Metadata-Version: 2.4
Name: pygexml
Version: 0.3.1
Summary: A minimal Python wrapper around the PAGE-XML format for OCR output
Author-email: Mirko Westermeier <mirko.westermeier@uni-muenster.de>, Katharina Dietz <katharina.dietz@uni-muenster.de>
License-Expression: MIT
Project-URL: Homepage, https://github.com/SCDH/pygexml
Project-URL: Repository, https://github.com/SCDH/pygexml
Project-URL: Documentation, https://scdh.github.io/pygexml
Project-URL: Issues, https://github.com/SCDH/pygexml/issues
Requires-Python: >=3.12
Description-Content-Type: text/markdown
License-File: LICENSE
Requires-Dist: lxml
Requires-Dist: dataclasses-json
Provides-Extra: strategies
Requires-Dist: hypothesis; extra == "strategies"
Provides-Extra: dev
Requires-Dist: mypy; extra == "dev"
Requires-Dist: pyright; extra == "dev"
Requires-Dist: black; extra == "dev"
Requires-Dist: lxml-stubs; extra == "dev"
Provides-Extra: test
Requires-Dist: pytest; extra == "test"
Requires-Dist: hypothesis; extra == "test"
Provides-Extra: docs
Requires-Dist: pdoc; extra == "docs"
Dynamic: license-file

# pygexml

A minimal Python wrapper around the [PAGE-XML][page-xml] format for OCR output. Can also import [ALTO-XML][alto-xml].
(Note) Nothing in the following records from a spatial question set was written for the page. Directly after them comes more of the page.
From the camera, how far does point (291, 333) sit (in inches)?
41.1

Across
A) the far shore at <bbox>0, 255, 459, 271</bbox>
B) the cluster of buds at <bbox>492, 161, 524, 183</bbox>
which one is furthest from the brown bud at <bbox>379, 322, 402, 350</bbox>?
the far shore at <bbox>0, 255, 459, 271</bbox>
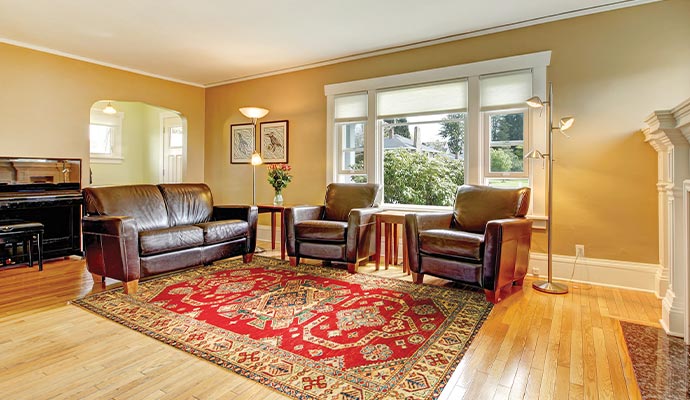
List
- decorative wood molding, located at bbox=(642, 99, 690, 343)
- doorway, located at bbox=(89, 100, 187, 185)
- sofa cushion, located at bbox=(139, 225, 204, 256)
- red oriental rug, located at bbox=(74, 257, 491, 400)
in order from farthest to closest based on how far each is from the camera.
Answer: doorway, located at bbox=(89, 100, 187, 185), sofa cushion, located at bbox=(139, 225, 204, 256), decorative wood molding, located at bbox=(642, 99, 690, 343), red oriental rug, located at bbox=(74, 257, 491, 400)

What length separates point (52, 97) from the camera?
14.8 feet

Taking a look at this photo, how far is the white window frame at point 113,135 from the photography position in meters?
6.59

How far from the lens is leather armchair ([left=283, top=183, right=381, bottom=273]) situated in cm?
368

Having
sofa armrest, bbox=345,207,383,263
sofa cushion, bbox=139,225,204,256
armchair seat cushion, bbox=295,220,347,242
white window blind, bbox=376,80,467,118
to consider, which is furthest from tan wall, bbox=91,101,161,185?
sofa armrest, bbox=345,207,383,263

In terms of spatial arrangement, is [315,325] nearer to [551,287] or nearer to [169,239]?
[169,239]

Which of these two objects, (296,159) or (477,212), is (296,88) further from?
(477,212)

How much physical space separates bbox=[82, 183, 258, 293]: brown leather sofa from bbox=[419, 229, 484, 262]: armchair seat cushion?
195cm

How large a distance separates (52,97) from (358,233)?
413 cm

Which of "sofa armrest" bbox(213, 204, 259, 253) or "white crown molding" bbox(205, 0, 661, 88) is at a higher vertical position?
"white crown molding" bbox(205, 0, 661, 88)

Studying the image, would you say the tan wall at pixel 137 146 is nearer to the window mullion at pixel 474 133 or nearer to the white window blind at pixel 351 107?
the white window blind at pixel 351 107

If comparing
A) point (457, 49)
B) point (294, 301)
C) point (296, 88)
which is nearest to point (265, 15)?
point (296, 88)

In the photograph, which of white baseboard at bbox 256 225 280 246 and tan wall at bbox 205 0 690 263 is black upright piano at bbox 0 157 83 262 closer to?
white baseboard at bbox 256 225 280 246

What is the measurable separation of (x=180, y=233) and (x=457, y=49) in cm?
346

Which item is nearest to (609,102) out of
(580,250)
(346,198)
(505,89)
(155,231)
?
(505,89)
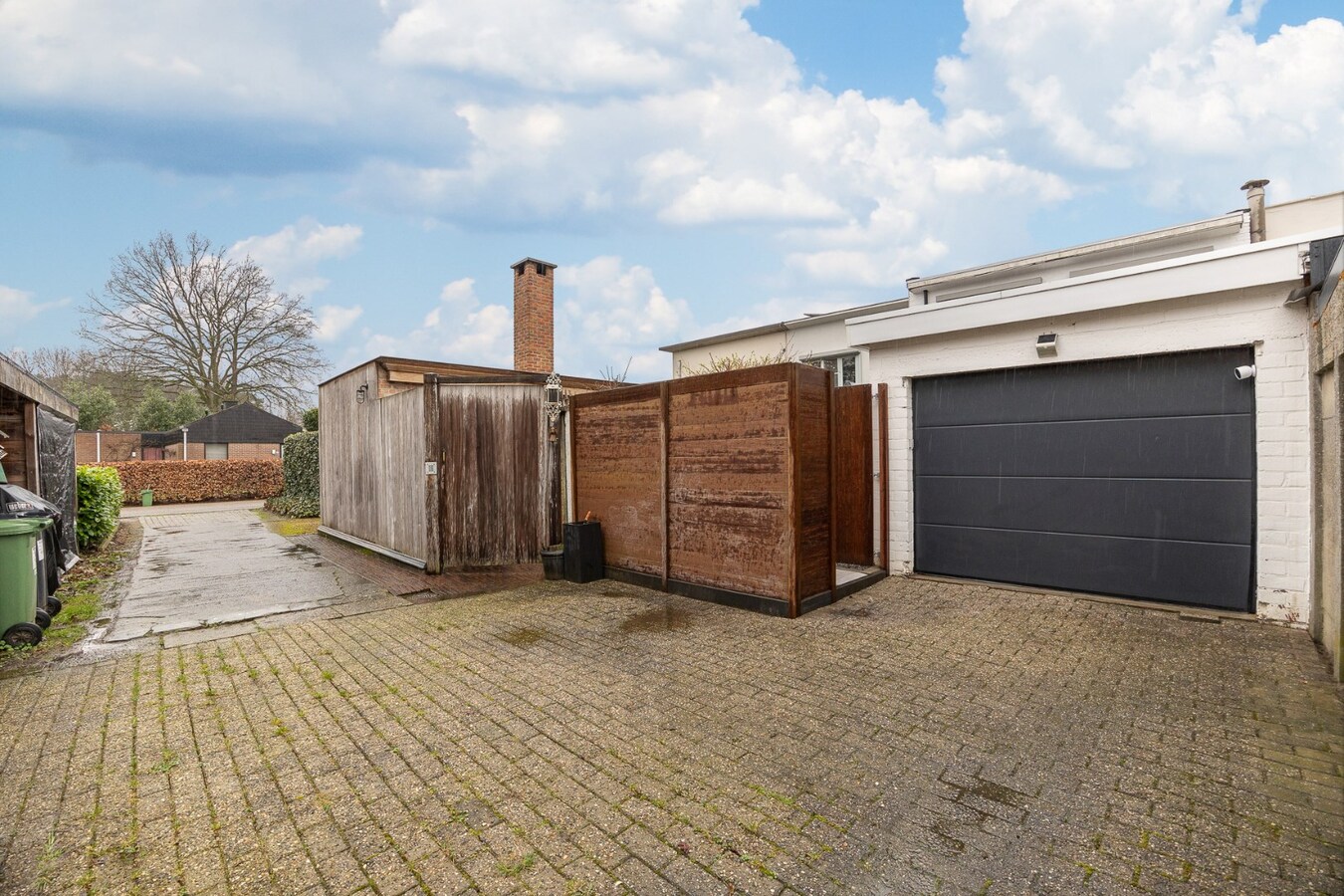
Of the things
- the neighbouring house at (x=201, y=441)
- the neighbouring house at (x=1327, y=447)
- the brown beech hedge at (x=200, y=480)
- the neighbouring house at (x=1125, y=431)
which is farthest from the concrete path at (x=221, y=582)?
the neighbouring house at (x=201, y=441)

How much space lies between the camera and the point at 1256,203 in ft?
32.1

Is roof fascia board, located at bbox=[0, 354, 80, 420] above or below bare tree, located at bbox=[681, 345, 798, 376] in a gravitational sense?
below

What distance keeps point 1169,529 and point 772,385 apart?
3.71m

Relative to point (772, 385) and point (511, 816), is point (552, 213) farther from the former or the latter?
point (511, 816)

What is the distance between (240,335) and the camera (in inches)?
979

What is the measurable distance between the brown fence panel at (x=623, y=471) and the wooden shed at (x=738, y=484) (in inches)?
0.6

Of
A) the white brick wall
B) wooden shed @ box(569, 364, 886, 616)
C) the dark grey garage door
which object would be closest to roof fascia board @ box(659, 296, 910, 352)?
wooden shed @ box(569, 364, 886, 616)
[![pygexml checks, tests and docs][workflows-badge]][workflows] [![pypi release][pypi-badge]][pypi] [![API docs online][api-docs-badge]][api-docs]

## Installation

```
pip install pygexml
```

Requires Python 3.12+.

## Usage

```python
from pygexml import Page

page = Page.from_xml_file("docs/xml_file.xml")

for line in page.all_text():
    print(line)
```

All dataclasses are serializable with `to_dict`/`from_dict` and `to_json`/`from_json` via [dataclasses-json][dcj].

### Data model

| Class | Import from |
|---|---|
| `Page` | `pygexml` |
| `Page`, `TextRegion`, `TextLine`, `Coords` | `pygexml.page` |
| `Point`, `Box`, `Polygon` | `pygexml.geometry` |

`Page`, `TextRegion` and `TextLine` each expose `all_text()` and `all_words()` iterators.
Lookups by ID are available via `lookup_region()` and `lookup_textline()`.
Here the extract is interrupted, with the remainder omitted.